My journey to Perumathura began with a pre-booked general 2-seater train ticket from Tirur to Thiruvananthapuram on the 5th of December. Before embarking on this adventure, a quick lunch at home fueled my excitement. Rushing to Tirur railway station, I caught the Janashatabdi Express, which, fortunately, was on time. After an 8-hour long journey, the train pulled into Thiruvananthapuram Central Railway station around 9:30 pm. Awaiting my arrival were my friend Hakeem and his uncle, who graciously came to pick me up. As per my plan, I intended to spend the night at Hakeem's home before making the transition to Perumathura the following day.

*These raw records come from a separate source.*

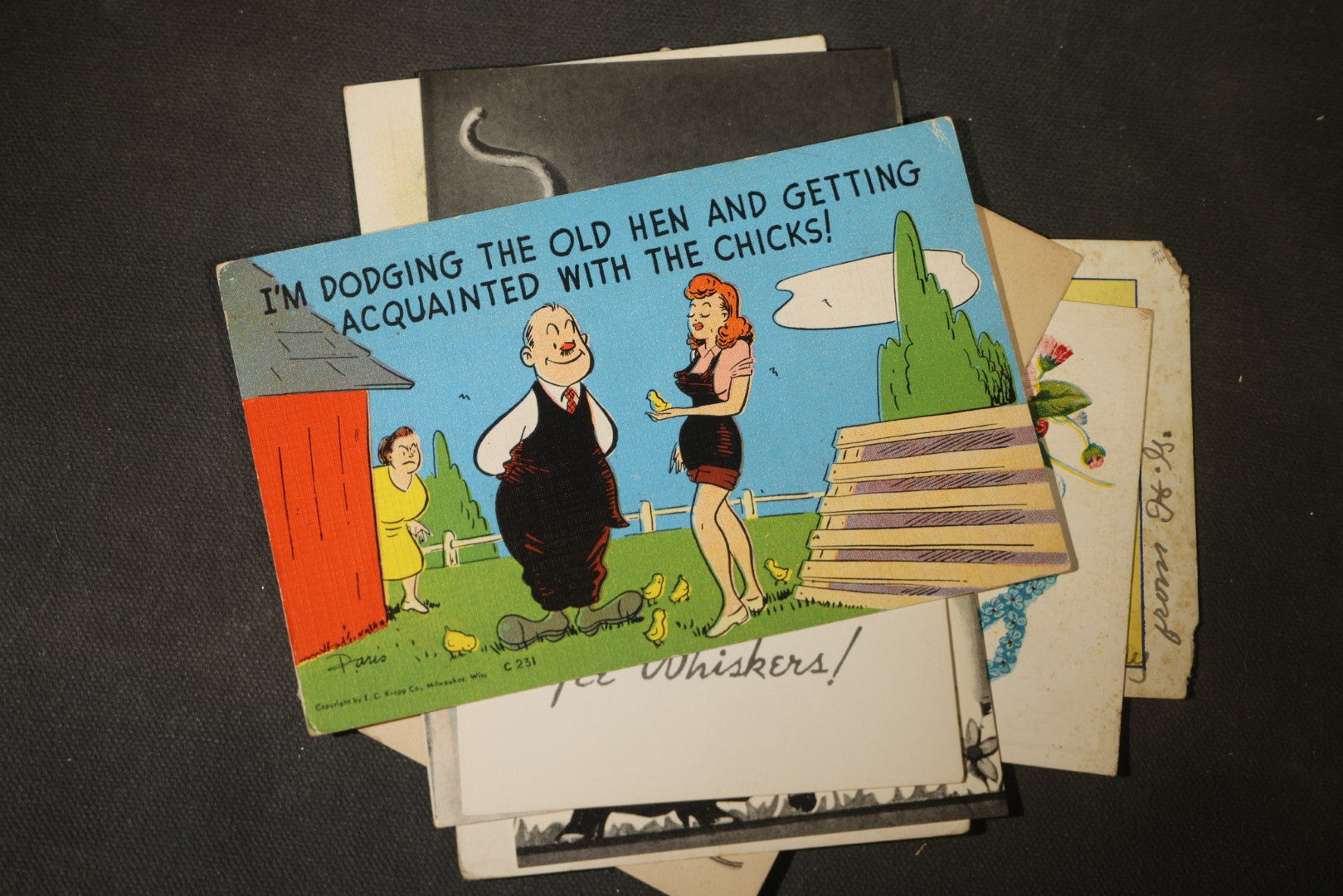 Grouping of approximately 25 Antique and Vintage Postcards including Comic, Greeting, Floral, and Holiday Subjects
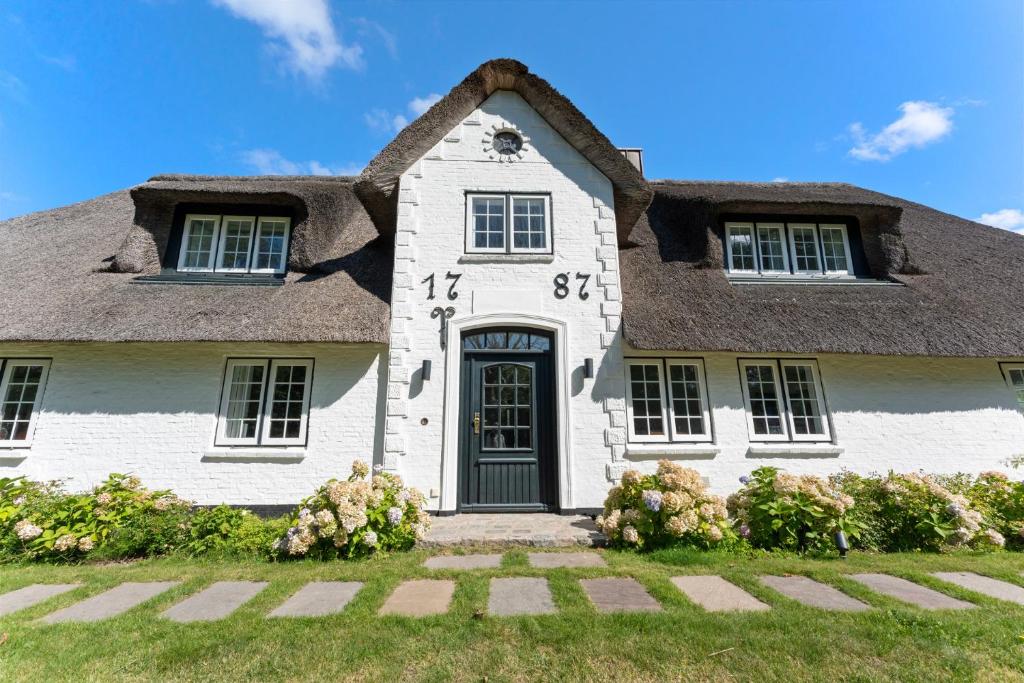 a white house with a thatched roof at Carolinen Hof 1 in Tinnum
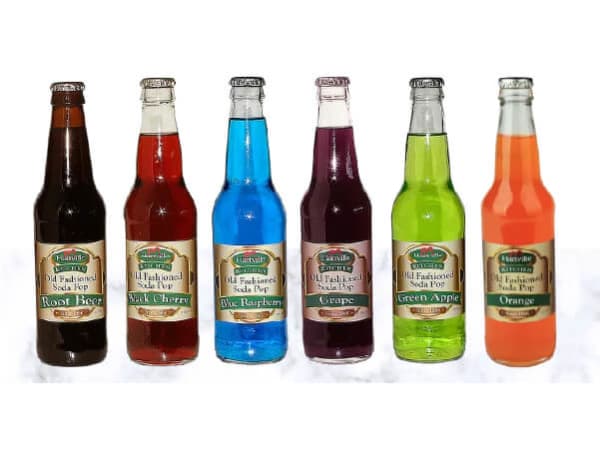 Six glass soda bottles in colors of dark brown, red, bright blue, deep purple, vibrant green, and orange, lined up against a white background.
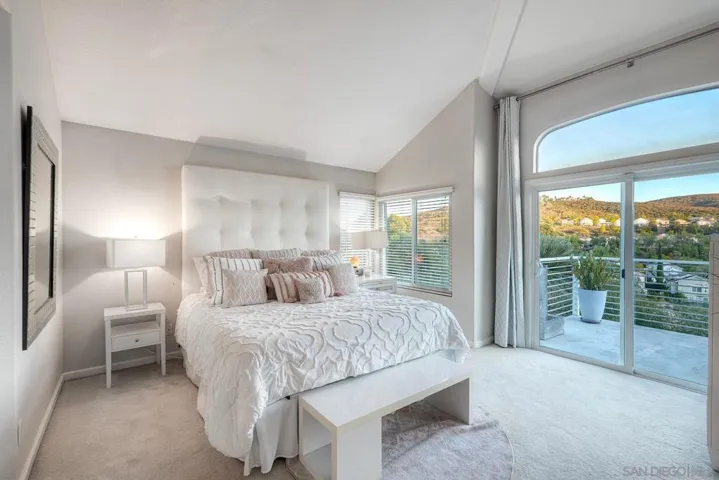 Primary bedroom features a large balcony to enjoy the often stunning sunrise and sunset views.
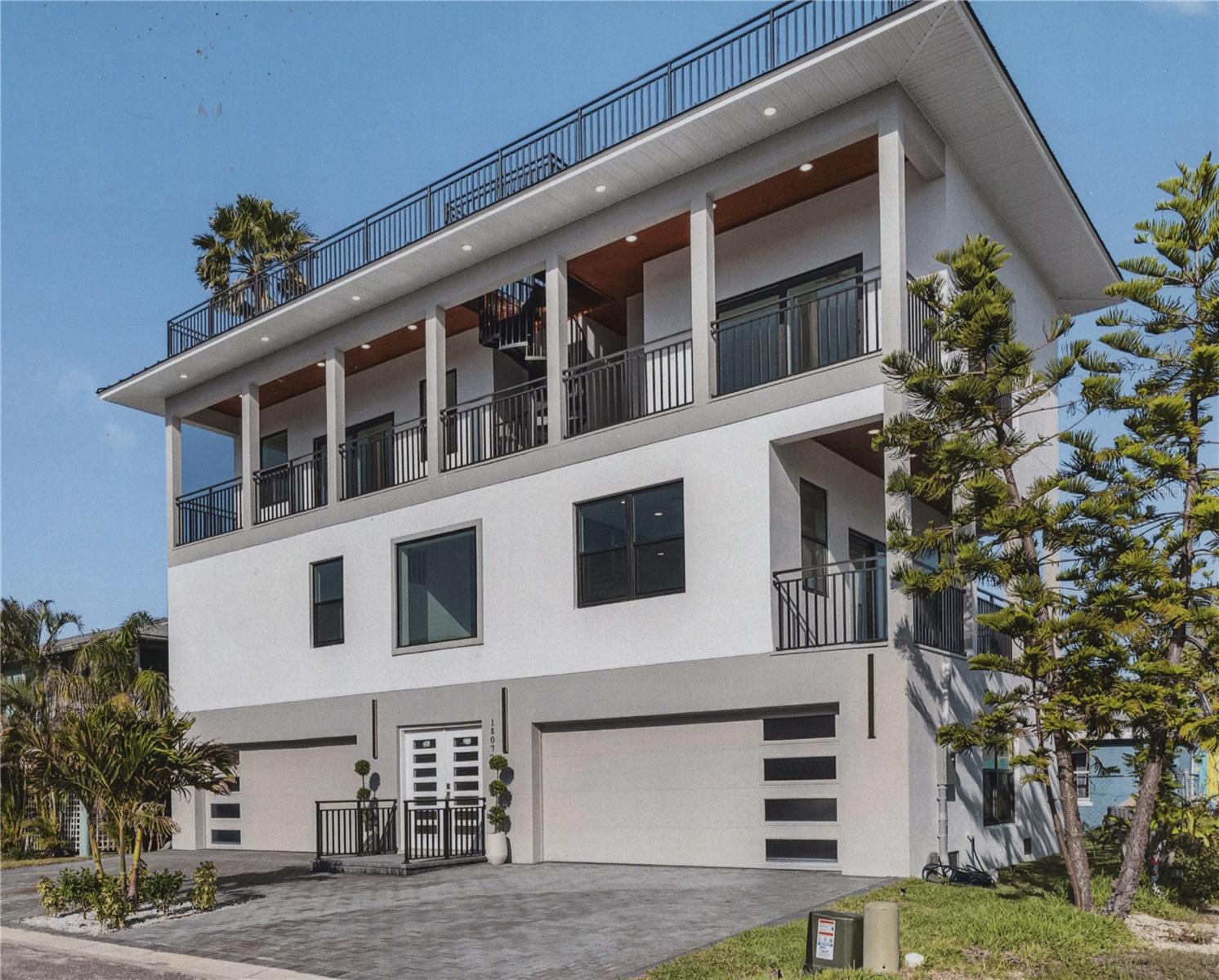 Brand new fully conforming hurricane resistant property. Completed just prior to Helene and Milton and while substantial damage was sustained in the neighborhood there was none here. This demonstrates that if you build to meet or exceed the current codes you can evacuate the area for the duration of the storm and return to a undamaged home located on the islands with its own private beach club, amenities to spare. 4 car garage 3 BR/3.5Ba/2,500sf home with 5,000sf of real living space including a 1,000sf rooftop deck, multiple balconies. Picture watching sunrises, sunsets, firework, lighted boat parades and more from your huge 3rd floor party deck. Then go to your own private beach club with showers, picnic tables, tiki huts and enjoy the quiet warm surf of the Gulf of Mexico. For a break take a book and go out to one of the 5 Intracoastal seawall benches to read or just ruminate. Walk out to the Friendly Tavern for a drink and some beach bites, enjoy Ice Cream from the Candy Kitchen the opportunities are endless.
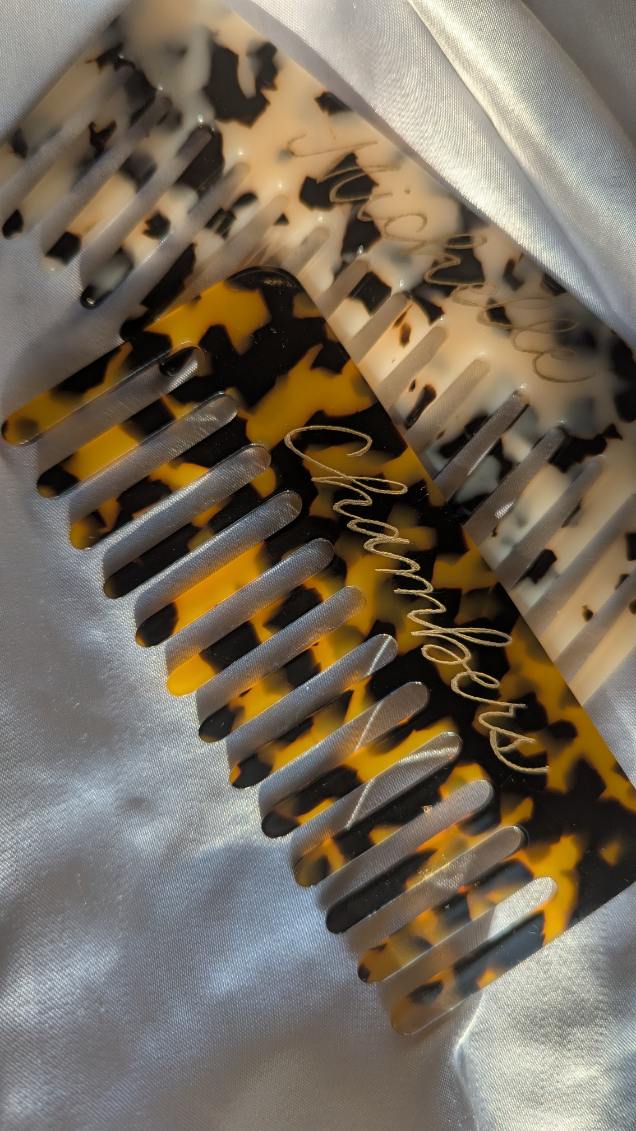 Tortoiseshell wide-tooth combs hand engraved with gold fill, featuring personalized names “Chambers” and “Michelle.” Custom engraved hair accessories perfect for bridesmaid gifts, self-care sets, or luxury event activations.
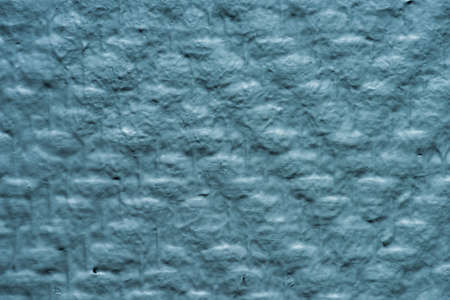 Details of a woven, blue, painted wall.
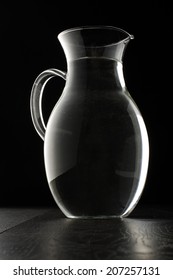 Glass Water Jug Isolated On The Black Background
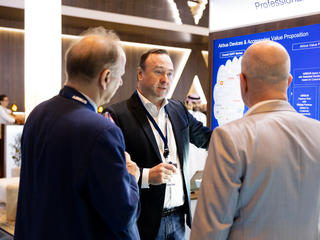 CCW 2024 in Dubai - Airbus Services manager presenting Services to two visitors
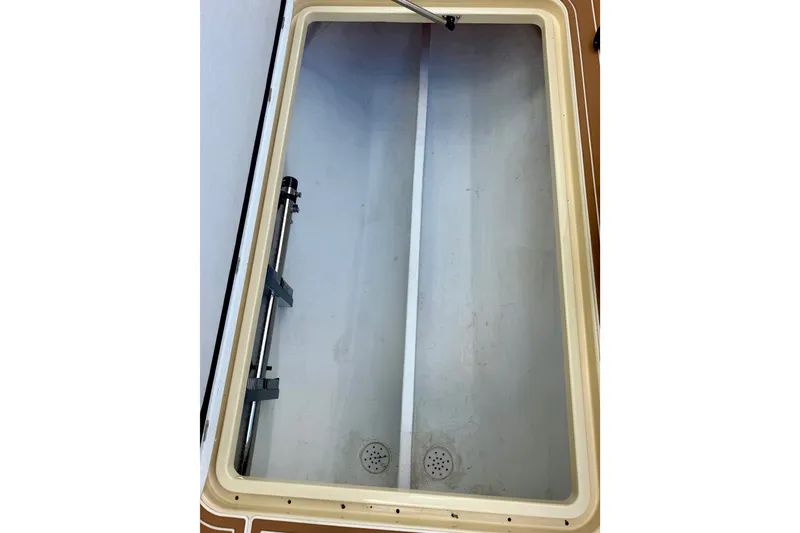 Slide: The Image of Open storage compartment in 2021 Conch 33 boat, featuring drainage system and hydraulic support. - 37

On the 6th of December, after a hearty breakfast at Hakeem's home, I headed to the railway station with the intention of catching a train to Chirayinkeezhu, anticipating that I could find a bus to Perumathura from there. However, reality played out differently. Deciding to wait for an auto instead, luck favored me as I managed to catch one heading to Perumathura within just 20 minutes. As the auto crossed the long bridge from Azhoor to Perumathura, offering a breathtaking view of the Kadinamkulam lake, I pondered over how the village would receive me.
By noon, I reached Perumathura and made my way directly to Imdadiya Dars, a small Islamic seminary nestled at the heart of the village. This location had been pre-arranged for my stay, thanks to a convincing prospectus I had presented for the fellowship on my short field visit during mid semester break.